Doodle an outline

Try doodling an outline. It doesn’t always have to be structured and numbered.

Outline everything. Get into the habit of outlining from the start. It will save time in the long run.

Outlining Plot Writing

Writing Backwards

In 1842 Charles Dickens, in correspondence with Edgar Allan Poe, noted that when the author William Godwin wrote ‘Caleb Williams’ that he wrote backwards. He started by ‘first involving his hero in a web of difficulties and then casting about for some mode of accounting for what had been done.’ (The Philosophy of Composition 1846)

Likewise, Pierre Boulle who wrote Planet of the Apes as well as The Bridge Over the River Kwai, started by writing the final chapter of his books and then working backwards.

Try writing your story from end to beginning. Start at the end, then ask yourself ‘How did I get here?’ Picture the action and choices that led you to this moment and watch as your story emerges. (This technique also works with individual scenes.)

Emotions Outlining Plot Story-storming

Anger is a Map

Anger tells us we don’t like where we have been. It shows us where our boundaries are. It tells us we can no longer get away with the old life and habits. It tells us we are being reborn.

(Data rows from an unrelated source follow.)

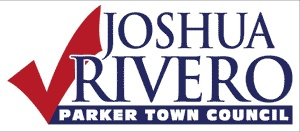 Town of Parker Election Events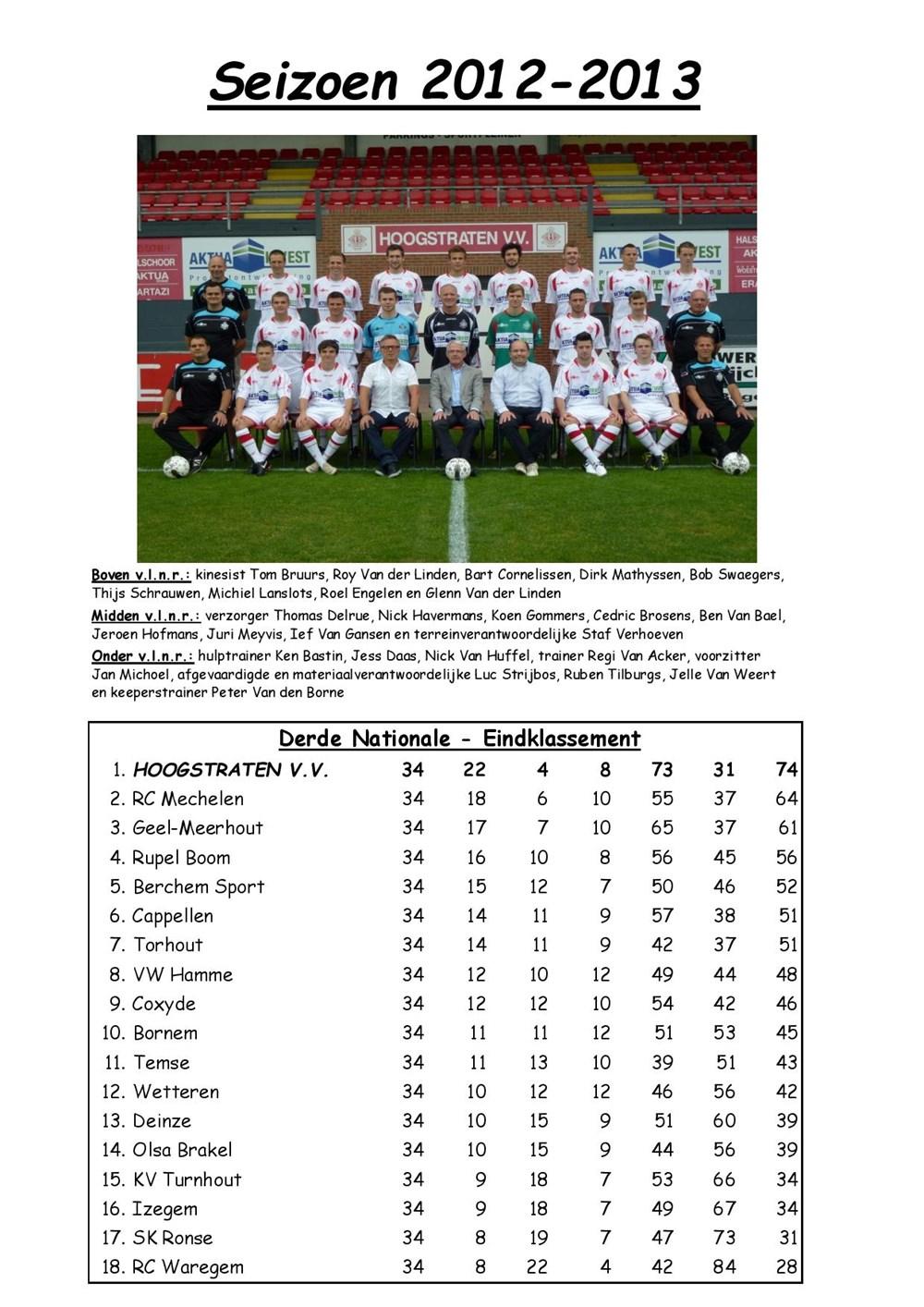 seizoen_2012-2013-page-001.jpg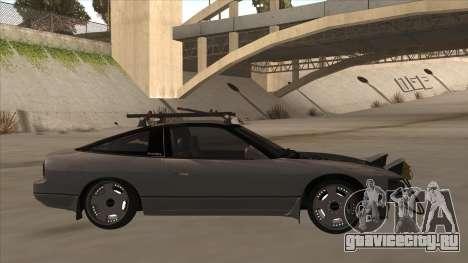 Nissan 240SX Rat для GTA San Andreas вид сзади слева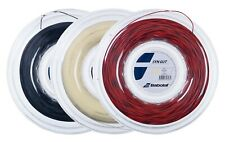 Babolat SYN GUT 660ft 200m Reel Tennis Squash String 17/16/15L Synthetic Gut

There is always a consequence to anger. It should never be acted out – but acted upon. It is a conscious reaction to being frustrated. It is your story map.


The Grenade Outline

Don’t write a detailed outline. Instead, write a list of short sentences. Scott Berkun calls these ‘sentence grenades, phrases loaded with opinions that generate shrapnel in your mind.’

When you read back your notes, you can expect ideas to explode in your mind. How these explode is entirely up to you – there is no right or wrong. You can abandon ideas or change the order or work with the opposite opinions. The only point is to withhold judgement on your writing until there are enough words on the page to work with.